» DIRECTION: Please give these items again, substituting "object_id" for every "instance_id" and leaving everything else unchanged.

» RAW DATA:
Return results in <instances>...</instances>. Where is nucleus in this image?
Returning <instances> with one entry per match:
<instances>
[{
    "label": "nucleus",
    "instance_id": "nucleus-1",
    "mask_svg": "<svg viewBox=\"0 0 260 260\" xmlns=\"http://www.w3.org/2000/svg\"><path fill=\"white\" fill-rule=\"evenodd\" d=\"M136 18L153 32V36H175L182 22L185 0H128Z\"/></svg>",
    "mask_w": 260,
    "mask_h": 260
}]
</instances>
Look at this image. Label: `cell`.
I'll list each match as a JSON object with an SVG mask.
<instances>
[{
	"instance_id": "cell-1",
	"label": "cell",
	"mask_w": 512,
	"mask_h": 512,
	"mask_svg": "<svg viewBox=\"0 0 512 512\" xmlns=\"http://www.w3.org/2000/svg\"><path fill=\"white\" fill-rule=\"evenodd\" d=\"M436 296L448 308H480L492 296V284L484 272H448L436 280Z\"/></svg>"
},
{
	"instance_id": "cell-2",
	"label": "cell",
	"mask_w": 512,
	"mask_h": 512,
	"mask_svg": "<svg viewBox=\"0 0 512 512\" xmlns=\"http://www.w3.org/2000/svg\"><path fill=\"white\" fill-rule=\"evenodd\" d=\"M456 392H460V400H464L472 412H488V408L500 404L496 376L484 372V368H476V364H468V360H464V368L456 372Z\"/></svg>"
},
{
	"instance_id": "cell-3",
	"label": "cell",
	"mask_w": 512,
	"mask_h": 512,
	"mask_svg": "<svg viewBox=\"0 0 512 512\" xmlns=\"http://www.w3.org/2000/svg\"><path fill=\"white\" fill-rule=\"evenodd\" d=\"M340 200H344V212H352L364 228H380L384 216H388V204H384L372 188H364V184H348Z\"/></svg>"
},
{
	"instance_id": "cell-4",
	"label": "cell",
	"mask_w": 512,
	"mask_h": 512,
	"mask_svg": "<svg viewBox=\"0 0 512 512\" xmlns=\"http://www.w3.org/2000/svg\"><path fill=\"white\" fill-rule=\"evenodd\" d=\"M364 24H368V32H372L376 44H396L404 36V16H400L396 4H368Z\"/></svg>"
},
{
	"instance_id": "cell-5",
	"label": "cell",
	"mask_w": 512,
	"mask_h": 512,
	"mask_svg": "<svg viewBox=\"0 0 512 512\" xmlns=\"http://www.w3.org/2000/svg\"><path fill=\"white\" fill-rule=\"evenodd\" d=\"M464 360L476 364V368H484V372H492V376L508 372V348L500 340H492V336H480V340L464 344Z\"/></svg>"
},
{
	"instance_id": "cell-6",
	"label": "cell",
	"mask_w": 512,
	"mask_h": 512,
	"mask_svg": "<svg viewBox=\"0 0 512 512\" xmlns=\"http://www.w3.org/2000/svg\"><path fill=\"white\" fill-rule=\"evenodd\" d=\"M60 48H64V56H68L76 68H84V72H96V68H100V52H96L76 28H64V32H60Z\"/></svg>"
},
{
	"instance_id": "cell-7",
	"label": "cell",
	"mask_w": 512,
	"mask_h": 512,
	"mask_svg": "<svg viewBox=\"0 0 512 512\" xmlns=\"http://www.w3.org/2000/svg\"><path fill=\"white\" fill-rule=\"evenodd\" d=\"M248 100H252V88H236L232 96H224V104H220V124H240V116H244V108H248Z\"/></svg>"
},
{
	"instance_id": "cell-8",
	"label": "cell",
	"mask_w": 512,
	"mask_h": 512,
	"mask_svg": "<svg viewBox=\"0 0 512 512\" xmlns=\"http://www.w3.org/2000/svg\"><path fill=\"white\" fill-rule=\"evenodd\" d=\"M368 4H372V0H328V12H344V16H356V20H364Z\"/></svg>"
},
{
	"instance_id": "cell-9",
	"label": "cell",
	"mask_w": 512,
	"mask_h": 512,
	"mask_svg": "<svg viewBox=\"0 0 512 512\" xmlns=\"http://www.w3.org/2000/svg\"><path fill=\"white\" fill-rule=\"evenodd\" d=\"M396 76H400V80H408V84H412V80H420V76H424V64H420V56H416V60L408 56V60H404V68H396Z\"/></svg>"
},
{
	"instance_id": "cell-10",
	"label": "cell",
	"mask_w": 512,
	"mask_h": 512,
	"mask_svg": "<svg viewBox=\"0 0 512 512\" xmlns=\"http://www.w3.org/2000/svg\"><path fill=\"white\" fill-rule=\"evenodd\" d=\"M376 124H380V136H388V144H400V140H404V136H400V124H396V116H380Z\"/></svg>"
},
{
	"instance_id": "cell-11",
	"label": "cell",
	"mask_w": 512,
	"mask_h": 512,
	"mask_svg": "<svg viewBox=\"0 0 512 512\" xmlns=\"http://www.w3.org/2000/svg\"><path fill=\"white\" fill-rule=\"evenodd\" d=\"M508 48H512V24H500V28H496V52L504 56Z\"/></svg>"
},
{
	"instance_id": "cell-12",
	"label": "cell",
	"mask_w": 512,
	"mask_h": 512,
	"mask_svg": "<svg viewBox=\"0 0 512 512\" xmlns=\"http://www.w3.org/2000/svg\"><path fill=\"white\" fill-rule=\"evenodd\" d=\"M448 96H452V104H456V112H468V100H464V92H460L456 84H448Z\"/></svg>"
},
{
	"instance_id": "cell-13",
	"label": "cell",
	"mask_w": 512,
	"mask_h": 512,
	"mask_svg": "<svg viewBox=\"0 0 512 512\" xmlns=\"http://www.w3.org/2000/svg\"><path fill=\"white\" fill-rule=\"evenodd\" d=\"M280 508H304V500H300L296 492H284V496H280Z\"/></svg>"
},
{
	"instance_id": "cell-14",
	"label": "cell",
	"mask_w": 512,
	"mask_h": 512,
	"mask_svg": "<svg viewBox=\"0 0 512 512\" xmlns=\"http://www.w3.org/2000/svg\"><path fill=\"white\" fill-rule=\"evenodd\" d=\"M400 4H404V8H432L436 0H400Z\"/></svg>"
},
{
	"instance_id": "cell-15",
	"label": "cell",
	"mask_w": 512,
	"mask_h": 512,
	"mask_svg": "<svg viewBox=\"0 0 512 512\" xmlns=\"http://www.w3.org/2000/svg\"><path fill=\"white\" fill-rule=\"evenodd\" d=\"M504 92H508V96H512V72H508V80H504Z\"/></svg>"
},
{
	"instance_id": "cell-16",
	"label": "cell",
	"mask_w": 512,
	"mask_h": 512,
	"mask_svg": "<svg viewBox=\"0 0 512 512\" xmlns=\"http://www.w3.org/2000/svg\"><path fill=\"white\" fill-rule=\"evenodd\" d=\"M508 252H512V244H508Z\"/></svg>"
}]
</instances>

» THE RESULT:
Return results in <instances>...</instances>. Where is nucleus in this image?
Returning <instances> with one entry per match:
<instances>
[{
    "label": "nucleus",
    "object_id": "nucleus-1",
    "mask_svg": "<svg viewBox=\"0 0 260 260\" xmlns=\"http://www.w3.org/2000/svg\"><path fill=\"white\" fill-rule=\"evenodd\" d=\"M136 18L153 32V36H175L182 22L185 0H128Z\"/></svg>",
    "mask_w": 260,
    "mask_h": 260
}]
</instances>
Look at this image. Label: `cell`.
I'll list each match as a JSON object with an SVG mask.
<instances>
[{
	"object_id": "cell-1",
	"label": "cell",
	"mask_w": 512,
	"mask_h": 512,
	"mask_svg": "<svg viewBox=\"0 0 512 512\" xmlns=\"http://www.w3.org/2000/svg\"><path fill=\"white\" fill-rule=\"evenodd\" d=\"M436 296L448 308H480L492 296V284L484 272H448L436 280Z\"/></svg>"
},
{
	"object_id": "cell-2",
	"label": "cell",
	"mask_w": 512,
	"mask_h": 512,
	"mask_svg": "<svg viewBox=\"0 0 512 512\" xmlns=\"http://www.w3.org/2000/svg\"><path fill=\"white\" fill-rule=\"evenodd\" d=\"M456 392H460V400H464L472 412H488V408L500 404L496 376L484 372V368H476V364H468V360H464V368L456 372Z\"/></svg>"
},
{
	"object_id": "cell-3",
	"label": "cell",
	"mask_w": 512,
	"mask_h": 512,
	"mask_svg": "<svg viewBox=\"0 0 512 512\" xmlns=\"http://www.w3.org/2000/svg\"><path fill=\"white\" fill-rule=\"evenodd\" d=\"M340 200H344V212H352L364 228H380L384 216H388V204H384L372 188H364V184H348Z\"/></svg>"
},
{
	"object_id": "cell-4",
	"label": "cell",
	"mask_w": 512,
	"mask_h": 512,
	"mask_svg": "<svg viewBox=\"0 0 512 512\" xmlns=\"http://www.w3.org/2000/svg\"><path fill=\"white\" fill-rule=\"evenodd\" d=\"M364 24H368V32H372L376 44H396L404 36V16H400L396 4H368Z\"/></svg>"
},
{
	"object_id": "cell-5",
	"label": "cell",
	"mask_w": 512,
	"mask_h": 512,
	"mask_svg": "<svg viewBox=\"0 0 512 512\" xmlns=\"http://www.w3.org/2000/svg\"><path fill=\"white\" fill-rule=\"evenodd\" d=\"M464 360L476 364V368H484V372H492V376L508 372V348L500 340H492V336H480V340L464 344Z\"/></svg>"
},
{
	"object_id": "cell-6",
	"label": "cell",
	"mask_w": 512,
	"mask_h": 512,
	"mask_svg": "<svg viewBox=\"0 0 512 512\" xmlns=\"http://www.w3.org/2000/svg\"><path fill=\"white\" fill-rule=\"evenodd\" d=\"M60 48H64V56H68L76 68H84V72H96V68H100V52H96L76 28H64V32H60Z\"/></svg>"
},
{
	"object_id": "cell-7",
	"label": "cell",
	"mask_w": 512,
	"mask_h": 512,
	"mask_svg": "<svg viewBox=\"0 0 512 512\" xmlns=\"http://www.w3.org/2000/svg\"><path fill=\"white\" fill-rule=\"evenodd\" d=\"M248 100H252V88H236L232 96H224V104H220V124H240V116H244V108H248Z\"/></svg>"
},
{
	"object_id": "cell-8",
	"label": "cell",
	"mask_w": 512,
	"mask_h": 512,
	"mask_svg": "<svg viewBox=\"0 0 512 512\" xmlns=\"http://www.w3.org/2000/svg\"><path fill=\"white\" fill-rule=\"evenodd\" d=\"M368 4H372V0H328V12H344V16H356V20H364Z\"/></svg>"
},
{
	"object_id": "cell-9",
	"label": "cell",
	"mask_w": 512,
	"mask_h": 512,
	"mask_svg": "<svg viewBox=\"0 0 512 512\" xmlns=\"http://www.w3.org/2000/svg\"><path fill=\"white\" fill-rule=\"evenodd\" d=\"M396 76H400V80H408V84H412V80H420V76H424V64H420V56H416V60L408 56V60H404V68H396Z\"/></svg>"
},
{
	"object_id": "cell-10",
	"label": "cell",
	"mask_w": 512,
	"mask_h": 512,
	"mask_svg": "<svg viewBox=\"0 0 512 512\" xmlns=\"http://www.w3.org/2000/svg\"><path fill=\"white\" fill-rule=\"evenodd\" d=\"M376 124H380V136H388V144H400V140H404V136H400V124H396V116H380Z\"/></svg>"
},
{
	"object_id": "cell-11",
	"label": "cell",
	"mask_w": 512,
	"mask_h": 512,
	"mask_svg": "<svg viewBox=\"0 0 512 512\" xmlns=\"http://www.w3.org/2000/svg\"><path fill=\"white\" fill-rule=\"evenodd\" d=\"M508 48H512V24H500V28H496V52L504 56Z\"/></svg>"
},
{
	"object_id": "cell-12",
	"label": "cell",
	"mask_w": 512,
	"mask_h": 512,
	"mask_svg": "<svg viewBox=\"0 0 512 512\" xmlns=\"http://www.w3.org/2000/svg\"><path fill=\"white\" fill-rule=\"evenodd\" d=\"M448 96H452V104H456V112H468V100H464V92H460L456 84H448Z\"/></svg>"
},
{
	"object_id": "cell-13",
	"label": "cell",
	"mask_w": 512,
	"mask_h": 512,
	"mask_svg": "<svg viewBox=\"0 0 512 512\" xmlns=\"http://www.w3.org/2000/svg\"><path fill=\"white\" fill-rule=\"evenodd\" d=\"M280 508H304V500H300L296 492H284V496H280Z\"/></svg>"
},
{
	"object_id": "cell-14",
	"label": "cell",
	"mask_w": 512,
	"mask_h": 512,
	"mask_svg": "<svg viewBox=\"0 0 512 512\" xmlns=\"http://www.w3.org/2000/svg\"><path fill=\"white\" fill-rule=\"evenodd\" d=\"M400 4H404V8H432L436 0H400Z\"/></svg>"
},
{
	"object_id": "cell-15",
	"label": "cell",
	"mask_w": 512,
	"mask_h": 512,
	"mask_svg": "<svg viewBox=\"0 0 512 512\" xmlns=\"http://www.w3.org/2000/svg\"><path fill=\"white\" fill-rule=\"evenodd\" d=\"M504 92H508V96H512V72H508V80H504Z\"/></svg>"
},
{
	"object_id": "cell-16",
	"label": "cell",
	"mask_w": 512,
	"mask_h": 512,
	"mask_svg": "<svg viewBox=\"0 0 512 512\" xmlns=\"http://www.w3.org/2000/svg\"><path fill=\"white\" fill-rule=\"evenodd\" d=\"M508 252H512V244H508Z\"/></svg>"
}]
</instances>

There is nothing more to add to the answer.